PROVIDED RECORDS:
>> begin
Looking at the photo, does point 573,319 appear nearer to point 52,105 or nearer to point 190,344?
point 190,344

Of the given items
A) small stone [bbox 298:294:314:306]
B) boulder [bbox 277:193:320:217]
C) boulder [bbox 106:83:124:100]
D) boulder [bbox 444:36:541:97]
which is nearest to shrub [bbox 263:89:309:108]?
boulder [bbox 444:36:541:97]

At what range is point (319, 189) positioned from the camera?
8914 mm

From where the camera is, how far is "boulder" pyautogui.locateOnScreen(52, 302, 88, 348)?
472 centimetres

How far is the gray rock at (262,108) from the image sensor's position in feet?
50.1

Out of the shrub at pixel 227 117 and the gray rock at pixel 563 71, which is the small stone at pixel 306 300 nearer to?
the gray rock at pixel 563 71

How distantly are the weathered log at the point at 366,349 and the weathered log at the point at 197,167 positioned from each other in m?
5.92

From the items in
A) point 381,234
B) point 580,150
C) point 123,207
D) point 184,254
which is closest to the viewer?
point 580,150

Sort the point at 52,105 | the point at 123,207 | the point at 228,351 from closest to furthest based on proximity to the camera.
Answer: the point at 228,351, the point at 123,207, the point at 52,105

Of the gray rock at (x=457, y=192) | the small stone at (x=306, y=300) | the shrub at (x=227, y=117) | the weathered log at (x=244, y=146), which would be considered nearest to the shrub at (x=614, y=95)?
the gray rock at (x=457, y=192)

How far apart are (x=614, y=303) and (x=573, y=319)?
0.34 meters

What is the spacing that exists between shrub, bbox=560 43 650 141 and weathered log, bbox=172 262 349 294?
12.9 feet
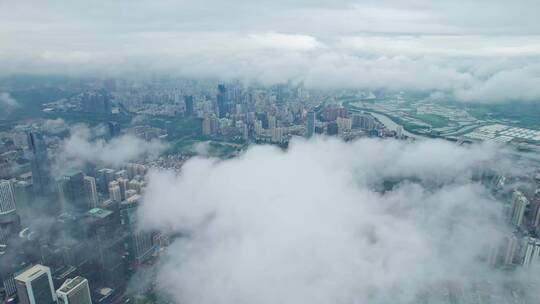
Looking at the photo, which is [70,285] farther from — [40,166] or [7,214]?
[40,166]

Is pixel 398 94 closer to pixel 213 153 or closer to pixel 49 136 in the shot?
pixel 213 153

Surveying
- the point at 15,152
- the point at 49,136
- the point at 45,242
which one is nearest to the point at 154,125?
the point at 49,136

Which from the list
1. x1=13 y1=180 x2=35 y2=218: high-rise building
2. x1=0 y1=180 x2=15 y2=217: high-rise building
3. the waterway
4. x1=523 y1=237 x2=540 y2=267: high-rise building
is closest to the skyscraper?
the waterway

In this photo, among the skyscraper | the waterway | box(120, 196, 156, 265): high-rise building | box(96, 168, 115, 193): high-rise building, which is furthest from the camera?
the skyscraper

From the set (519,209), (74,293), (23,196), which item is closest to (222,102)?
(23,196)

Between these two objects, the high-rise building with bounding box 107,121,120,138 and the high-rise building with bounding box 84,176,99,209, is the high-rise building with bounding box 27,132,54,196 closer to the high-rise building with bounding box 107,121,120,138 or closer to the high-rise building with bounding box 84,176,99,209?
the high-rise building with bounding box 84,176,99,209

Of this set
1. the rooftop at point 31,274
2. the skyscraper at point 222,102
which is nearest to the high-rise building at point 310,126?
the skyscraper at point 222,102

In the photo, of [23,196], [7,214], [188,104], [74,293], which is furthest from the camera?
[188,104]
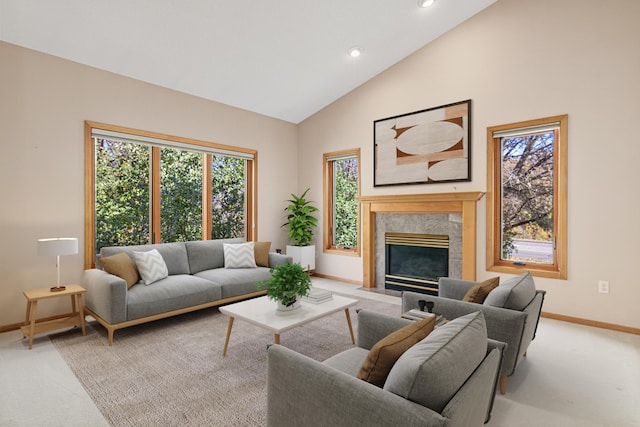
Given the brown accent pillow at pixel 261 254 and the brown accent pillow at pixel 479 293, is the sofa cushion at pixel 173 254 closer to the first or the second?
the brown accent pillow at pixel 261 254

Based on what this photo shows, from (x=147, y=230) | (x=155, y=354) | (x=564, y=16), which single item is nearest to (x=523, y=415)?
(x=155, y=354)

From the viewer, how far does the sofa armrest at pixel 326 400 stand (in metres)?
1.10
>> end
>> begin
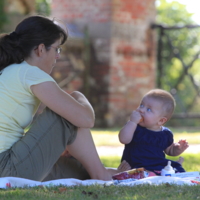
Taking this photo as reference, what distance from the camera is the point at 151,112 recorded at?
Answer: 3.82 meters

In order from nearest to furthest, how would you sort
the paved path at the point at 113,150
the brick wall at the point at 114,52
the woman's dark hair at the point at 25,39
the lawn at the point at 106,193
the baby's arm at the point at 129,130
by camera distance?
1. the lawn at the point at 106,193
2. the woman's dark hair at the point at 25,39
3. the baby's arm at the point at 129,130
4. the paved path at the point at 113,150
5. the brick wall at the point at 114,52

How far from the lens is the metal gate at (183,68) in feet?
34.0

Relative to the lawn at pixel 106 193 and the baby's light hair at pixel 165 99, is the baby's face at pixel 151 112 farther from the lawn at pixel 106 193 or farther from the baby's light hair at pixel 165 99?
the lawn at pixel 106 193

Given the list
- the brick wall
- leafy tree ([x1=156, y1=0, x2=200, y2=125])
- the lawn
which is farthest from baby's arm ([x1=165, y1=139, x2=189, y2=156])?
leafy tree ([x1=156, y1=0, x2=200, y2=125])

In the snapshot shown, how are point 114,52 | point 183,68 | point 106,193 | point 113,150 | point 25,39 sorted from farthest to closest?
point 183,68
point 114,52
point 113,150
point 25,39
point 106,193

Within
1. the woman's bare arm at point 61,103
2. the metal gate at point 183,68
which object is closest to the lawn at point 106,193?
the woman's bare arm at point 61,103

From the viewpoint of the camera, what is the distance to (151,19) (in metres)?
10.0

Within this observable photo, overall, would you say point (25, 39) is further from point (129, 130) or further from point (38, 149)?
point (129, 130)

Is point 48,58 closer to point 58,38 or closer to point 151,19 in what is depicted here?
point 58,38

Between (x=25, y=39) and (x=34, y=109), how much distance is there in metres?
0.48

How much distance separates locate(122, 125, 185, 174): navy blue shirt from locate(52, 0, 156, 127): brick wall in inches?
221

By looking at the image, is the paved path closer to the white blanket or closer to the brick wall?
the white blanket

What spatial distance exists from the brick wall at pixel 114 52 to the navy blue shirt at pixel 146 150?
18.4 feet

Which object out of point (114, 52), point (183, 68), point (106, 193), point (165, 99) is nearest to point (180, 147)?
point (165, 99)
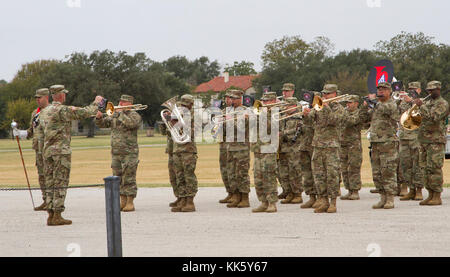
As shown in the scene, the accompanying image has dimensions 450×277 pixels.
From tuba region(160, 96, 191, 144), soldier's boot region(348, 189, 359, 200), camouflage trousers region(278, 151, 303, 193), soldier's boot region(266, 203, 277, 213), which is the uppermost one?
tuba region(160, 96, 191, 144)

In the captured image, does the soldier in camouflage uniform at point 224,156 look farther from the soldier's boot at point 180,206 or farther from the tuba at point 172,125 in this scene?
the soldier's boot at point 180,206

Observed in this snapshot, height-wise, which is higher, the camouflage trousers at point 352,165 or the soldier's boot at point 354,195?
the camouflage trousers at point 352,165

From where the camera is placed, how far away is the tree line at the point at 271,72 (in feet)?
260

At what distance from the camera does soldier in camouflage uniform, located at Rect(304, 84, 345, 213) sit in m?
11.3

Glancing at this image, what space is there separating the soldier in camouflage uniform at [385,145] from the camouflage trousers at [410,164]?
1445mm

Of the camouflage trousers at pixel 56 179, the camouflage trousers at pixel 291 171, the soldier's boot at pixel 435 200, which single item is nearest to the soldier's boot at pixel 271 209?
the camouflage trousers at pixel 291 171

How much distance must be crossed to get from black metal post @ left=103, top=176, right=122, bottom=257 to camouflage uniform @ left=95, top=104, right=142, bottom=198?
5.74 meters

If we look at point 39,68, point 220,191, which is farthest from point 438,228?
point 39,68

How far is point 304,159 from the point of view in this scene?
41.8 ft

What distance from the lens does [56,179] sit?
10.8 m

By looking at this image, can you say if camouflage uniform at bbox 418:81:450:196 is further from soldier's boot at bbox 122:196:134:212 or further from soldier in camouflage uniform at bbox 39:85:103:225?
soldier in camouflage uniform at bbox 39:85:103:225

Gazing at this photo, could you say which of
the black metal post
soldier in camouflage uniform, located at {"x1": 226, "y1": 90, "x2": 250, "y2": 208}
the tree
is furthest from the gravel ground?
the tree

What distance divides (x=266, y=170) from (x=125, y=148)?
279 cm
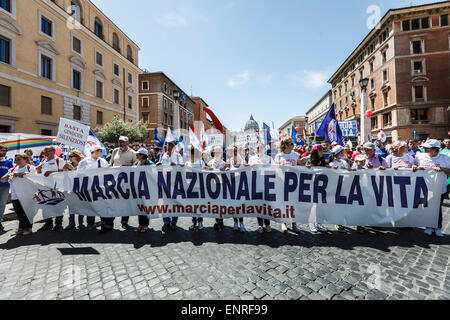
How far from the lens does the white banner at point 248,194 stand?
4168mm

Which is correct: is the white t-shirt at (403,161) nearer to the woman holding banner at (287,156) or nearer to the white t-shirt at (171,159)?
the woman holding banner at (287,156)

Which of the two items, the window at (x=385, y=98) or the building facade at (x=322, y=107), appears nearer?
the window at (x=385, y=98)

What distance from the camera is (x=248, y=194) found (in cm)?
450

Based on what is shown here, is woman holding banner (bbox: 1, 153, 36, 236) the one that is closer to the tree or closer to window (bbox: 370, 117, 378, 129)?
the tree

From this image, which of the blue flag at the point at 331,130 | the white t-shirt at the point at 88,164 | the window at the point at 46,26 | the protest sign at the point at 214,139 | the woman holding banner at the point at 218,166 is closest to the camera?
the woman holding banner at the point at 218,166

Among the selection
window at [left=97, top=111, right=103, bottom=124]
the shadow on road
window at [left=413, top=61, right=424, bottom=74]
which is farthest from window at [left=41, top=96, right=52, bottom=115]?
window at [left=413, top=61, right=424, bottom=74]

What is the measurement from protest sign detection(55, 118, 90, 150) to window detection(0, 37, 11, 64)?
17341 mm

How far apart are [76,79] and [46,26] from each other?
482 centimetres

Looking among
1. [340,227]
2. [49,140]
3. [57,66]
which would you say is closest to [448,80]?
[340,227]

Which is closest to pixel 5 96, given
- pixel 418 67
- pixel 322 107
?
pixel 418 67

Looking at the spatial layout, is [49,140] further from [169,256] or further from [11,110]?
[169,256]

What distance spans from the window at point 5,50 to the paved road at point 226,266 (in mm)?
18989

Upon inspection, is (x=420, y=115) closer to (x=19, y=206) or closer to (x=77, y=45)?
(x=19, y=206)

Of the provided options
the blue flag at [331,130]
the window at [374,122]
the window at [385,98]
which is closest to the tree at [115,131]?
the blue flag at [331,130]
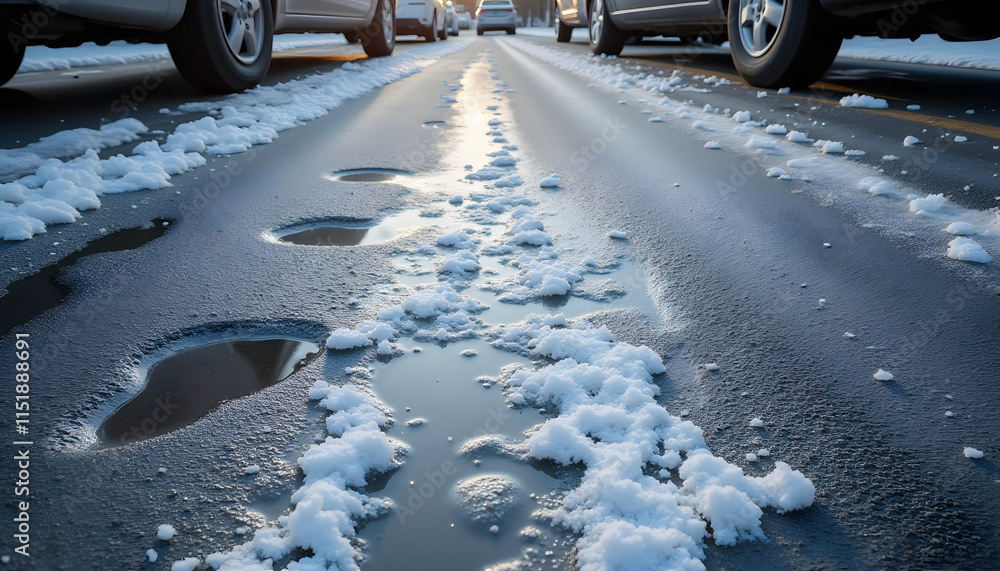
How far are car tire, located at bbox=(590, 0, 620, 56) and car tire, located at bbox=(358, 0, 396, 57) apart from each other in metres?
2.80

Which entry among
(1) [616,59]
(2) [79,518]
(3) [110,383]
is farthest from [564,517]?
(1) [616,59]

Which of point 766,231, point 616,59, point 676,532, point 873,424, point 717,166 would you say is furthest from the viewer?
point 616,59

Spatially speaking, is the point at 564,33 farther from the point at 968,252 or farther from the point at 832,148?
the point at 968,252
>> end
>> begin
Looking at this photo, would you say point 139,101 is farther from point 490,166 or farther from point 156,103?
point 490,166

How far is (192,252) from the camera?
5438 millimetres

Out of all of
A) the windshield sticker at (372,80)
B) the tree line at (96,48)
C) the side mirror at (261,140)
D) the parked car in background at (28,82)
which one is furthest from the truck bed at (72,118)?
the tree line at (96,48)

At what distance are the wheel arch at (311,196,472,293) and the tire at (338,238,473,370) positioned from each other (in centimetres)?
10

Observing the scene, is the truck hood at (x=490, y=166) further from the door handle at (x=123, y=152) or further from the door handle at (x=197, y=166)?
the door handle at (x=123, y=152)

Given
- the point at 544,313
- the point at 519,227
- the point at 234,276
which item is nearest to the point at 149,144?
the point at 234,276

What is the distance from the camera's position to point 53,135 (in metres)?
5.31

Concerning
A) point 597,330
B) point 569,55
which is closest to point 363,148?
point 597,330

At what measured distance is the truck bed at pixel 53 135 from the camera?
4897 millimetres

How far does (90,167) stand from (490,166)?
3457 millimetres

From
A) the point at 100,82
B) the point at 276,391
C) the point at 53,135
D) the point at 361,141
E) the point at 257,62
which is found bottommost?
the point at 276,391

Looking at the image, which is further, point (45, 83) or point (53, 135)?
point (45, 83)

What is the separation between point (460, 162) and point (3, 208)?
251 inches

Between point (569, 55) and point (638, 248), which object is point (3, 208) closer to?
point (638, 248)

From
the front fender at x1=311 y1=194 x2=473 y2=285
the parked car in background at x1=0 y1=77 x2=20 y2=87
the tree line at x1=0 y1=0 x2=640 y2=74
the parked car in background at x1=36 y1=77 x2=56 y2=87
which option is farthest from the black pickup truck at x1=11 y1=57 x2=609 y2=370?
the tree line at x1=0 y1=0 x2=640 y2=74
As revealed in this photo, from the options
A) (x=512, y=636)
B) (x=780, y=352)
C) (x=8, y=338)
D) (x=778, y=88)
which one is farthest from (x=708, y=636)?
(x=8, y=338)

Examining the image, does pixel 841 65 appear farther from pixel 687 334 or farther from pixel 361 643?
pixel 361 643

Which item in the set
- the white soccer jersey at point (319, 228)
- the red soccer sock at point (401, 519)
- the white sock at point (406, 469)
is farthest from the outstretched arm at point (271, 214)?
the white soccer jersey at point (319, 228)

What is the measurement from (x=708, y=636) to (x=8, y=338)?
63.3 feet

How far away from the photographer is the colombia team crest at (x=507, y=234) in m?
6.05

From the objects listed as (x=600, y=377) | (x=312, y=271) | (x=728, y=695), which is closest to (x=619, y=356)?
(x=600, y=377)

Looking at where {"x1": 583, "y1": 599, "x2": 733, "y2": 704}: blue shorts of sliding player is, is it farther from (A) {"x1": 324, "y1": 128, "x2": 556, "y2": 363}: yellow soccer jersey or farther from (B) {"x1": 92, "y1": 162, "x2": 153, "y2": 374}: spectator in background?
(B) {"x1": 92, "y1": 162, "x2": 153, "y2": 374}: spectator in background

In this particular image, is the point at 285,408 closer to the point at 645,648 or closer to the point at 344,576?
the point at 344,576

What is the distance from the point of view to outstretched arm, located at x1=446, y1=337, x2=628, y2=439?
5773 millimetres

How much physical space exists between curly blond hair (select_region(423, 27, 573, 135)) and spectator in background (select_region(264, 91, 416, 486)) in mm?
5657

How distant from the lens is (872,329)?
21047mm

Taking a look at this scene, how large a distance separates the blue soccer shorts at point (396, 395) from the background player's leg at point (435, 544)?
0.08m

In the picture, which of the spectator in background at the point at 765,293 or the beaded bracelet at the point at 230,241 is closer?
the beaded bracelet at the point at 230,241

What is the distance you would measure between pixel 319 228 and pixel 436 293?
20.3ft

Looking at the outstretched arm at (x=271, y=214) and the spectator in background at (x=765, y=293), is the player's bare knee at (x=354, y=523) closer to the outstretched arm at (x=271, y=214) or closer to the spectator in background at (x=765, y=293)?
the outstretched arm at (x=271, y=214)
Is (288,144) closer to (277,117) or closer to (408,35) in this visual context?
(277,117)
>> end
GOAL:
Count the lines in the entries above that contain the word "blanket", and give only that number.

OUTPUT BELOW:
2